Могу добавить: время универсалов прошло. Сейчас уже чисто физически невозможно одному человеку преуспеть в разных, тем более отдаленных друг от друга областях; в одной успеть бы. И поэтому — рано или поздно человек должен сделать окончательный выбор. Он должен выбрать себе занятие, профессию на всю жизнь — и в этом его цель.

— О нет, — сказал тут Сычев и покачал головой, — нет. Вы неправы. Профессия — не цель. Человек прежде всего должен быть не певцом, не инженером, не ученым, но человеком. Профессия — не цель, а средство. Счастье — вот цель. Для того чтобы быть счастливым, мы должны быть уверены, что находимся на своем месте. А там само собою получится, что на этом месте мы будем приносить людям самую большую, на какую мы способны, пользу — ибо это будет наше место. Найти такое место — не высшая ли это задача, не прямой ли долг перед собой и другими? Не знаю, что предстоит мне, не знаю. Но знаю одно: сколько бы аспирантур я ни окончил, я останусь тем, кто я есть, — средним инженером. Я не жалуюсь на судьбу. Но я хочу попробовать вырваться за круг очерченных возможностей… Кто знает, может быть, именно сейчас я могу стать чемпионом мира. Может быть, это вообще у меня первый и последний в жизни шанс проверить, способен ли я достичь каких-нибудь высот. А я, не без вашей помощи, этот свой единственный шанс упущу, так и не использовав его. Может быть, именно после него ко мне вернется интерес — изрядно утраченный сейчас, по совести говоря, — интерес к моей инженерной деятельности, и тогда я стану еще и кандидатом, и кем хотите. А может быть, я пойму окончательно, что место инженера занимаю не по праву, и тогда я найду в себе силы начать все с начала и стану учителем истории. А может, этот неиспользованный, единственный в жизни шанс вообще выбьет меня из жизненного седла и я кончу свою жизнь забулдыгой; а может, я пойду в чистильщики обуви. Кто знает? Вы — знаете? Вот у какого перекрестья дорог стоите вы, Лев Григорьевич, со своим красным карандашом. Чтобы с уверенностью говорить: «Надо делать то-то, а не то-то», — надо знать намерения судьбы. Я их не знаю. Но и вы, Лев Григорьевич, вы ведь тоже не можете знать их; я не думаю, что будущее открыло вам свои намерения в отношении меня. Вот почему ваш отказ подписать мое заявление я вынужден рассматривать и расценивать как некорректность не в отношении инженера Сычева, нет, а в отношении намерений судьбы на его, инженера Сычева, счет. А раз так, то я еще раз, но уже в последний, обращаюсь к вам и спрашиваю с простым любопытством: подпишете вы, Лев Григорьевич, эту бумажку, предоставив все остальное времени, или нет?

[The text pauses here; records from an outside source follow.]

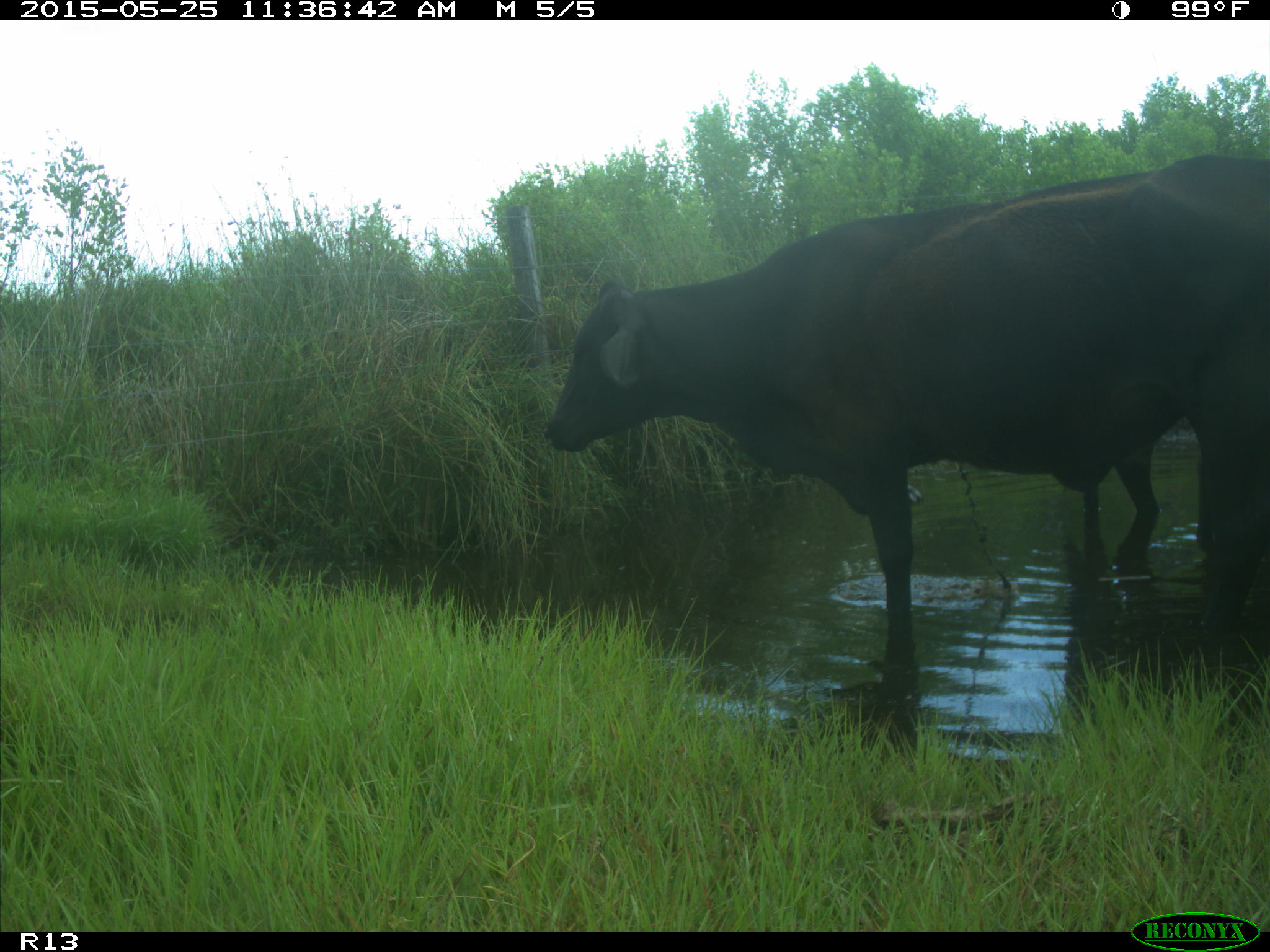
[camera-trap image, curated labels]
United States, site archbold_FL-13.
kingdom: Animalia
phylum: Chordata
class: Mammalia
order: Artiodactyla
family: Bovidae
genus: Bos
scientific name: Bos taurus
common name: domestic cow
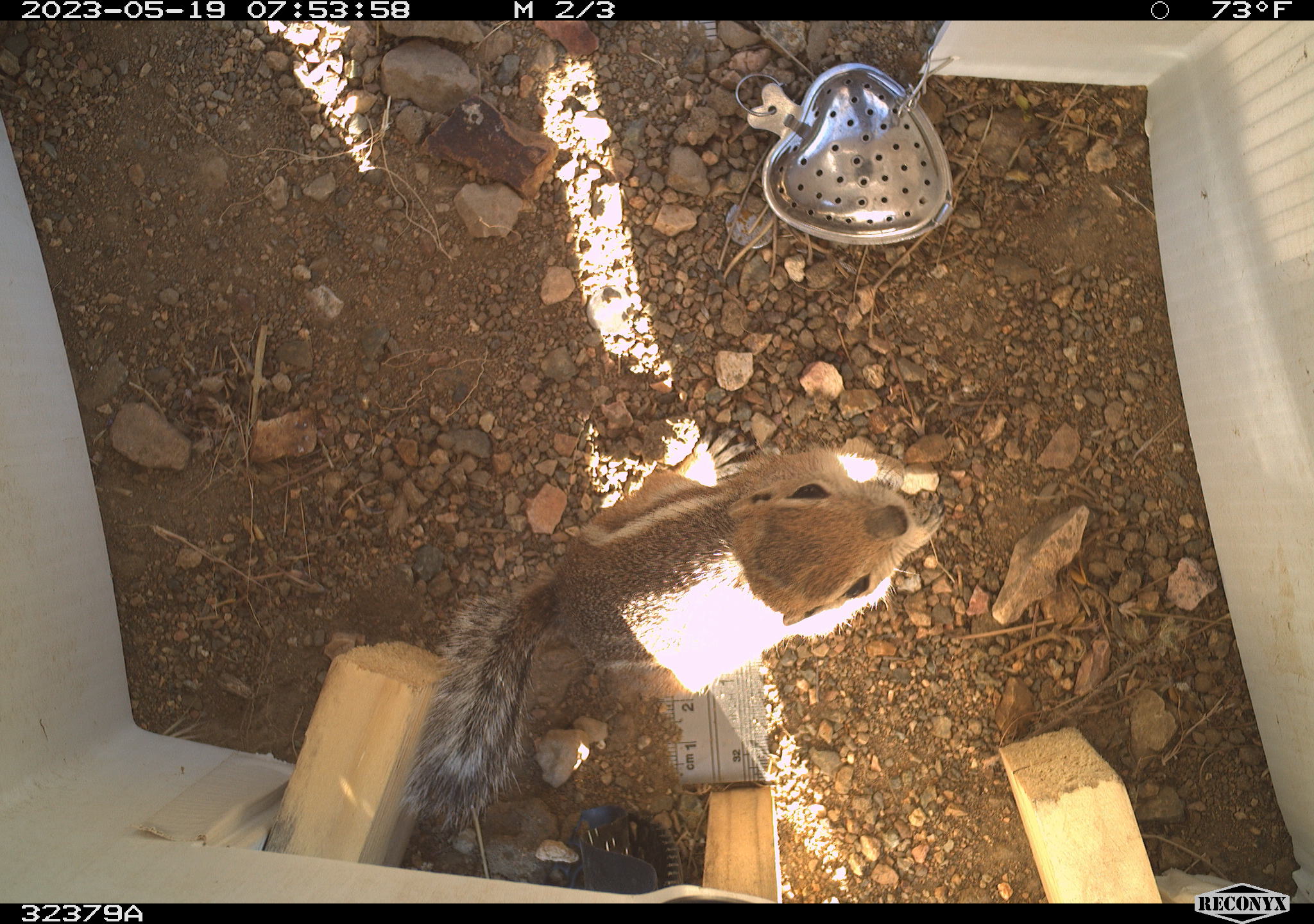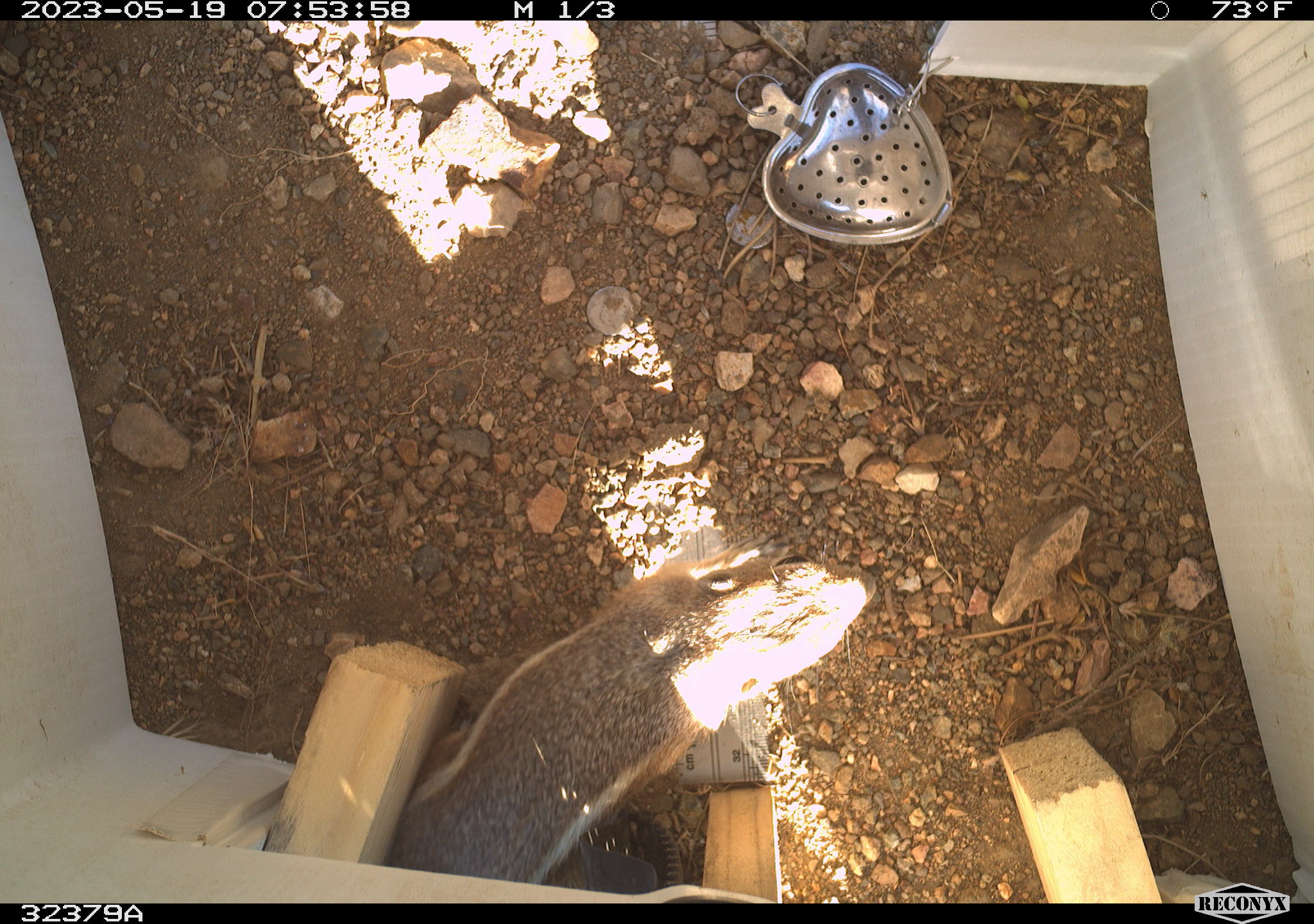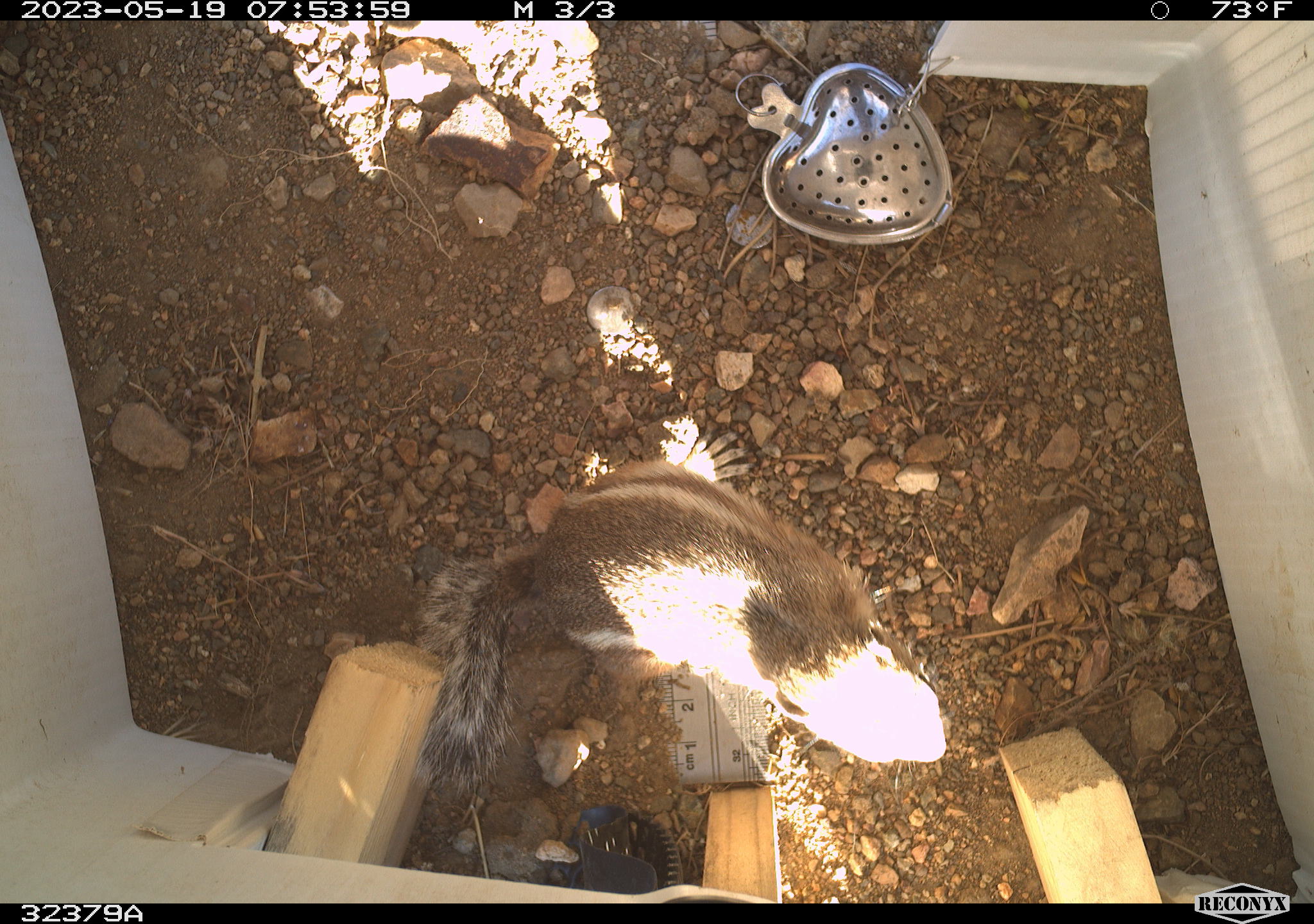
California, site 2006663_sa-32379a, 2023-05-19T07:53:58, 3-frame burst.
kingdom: Animalia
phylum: Chordata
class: Mammalia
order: Rodentia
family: Sciuridae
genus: Ammospermophilus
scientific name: Ammospermophilus leucurus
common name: white-tailed antelope squirrel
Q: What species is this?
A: White-tailed antelope squirrel (Ammospermophilus leucurus).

— Нет, — болезненно улыбаясь, сказал Лев Григорьевич и потрогал свою колбаску под подбородком. — Я не подпишу ваше заявление. А время, как вы сказали, пусть решит, что из этого должно произойти.

— Так, — задумчиво сказал Сычев. — Значит, все-таки нет.

— Нет, — подтвердил Лев Григорьевич и посмотрел на Сычева с интересом. Похоже, что ему нравилось играть роль судьбы.

— Разрешите тогда задать вам еще один, самый последний вопрос, — сказал Сычев, глядя куда-то вверх и вбок. — Что я, по-вашему, буду делать после того, как вы, присвоив себе прерогативы судьбы, учинили мне столь огромный препон?

— Вы, — с великодушием победителя ответил Лев Григорьевич, подхватывая игру, — вы, после учиненного мною вам препона, должно быть, пойдете к директору, и пойдете, на мой взгляд, — добавил он скромно, — совсем напрасно. Вы пойдете к директору и будете добиваться своего. Я угадал?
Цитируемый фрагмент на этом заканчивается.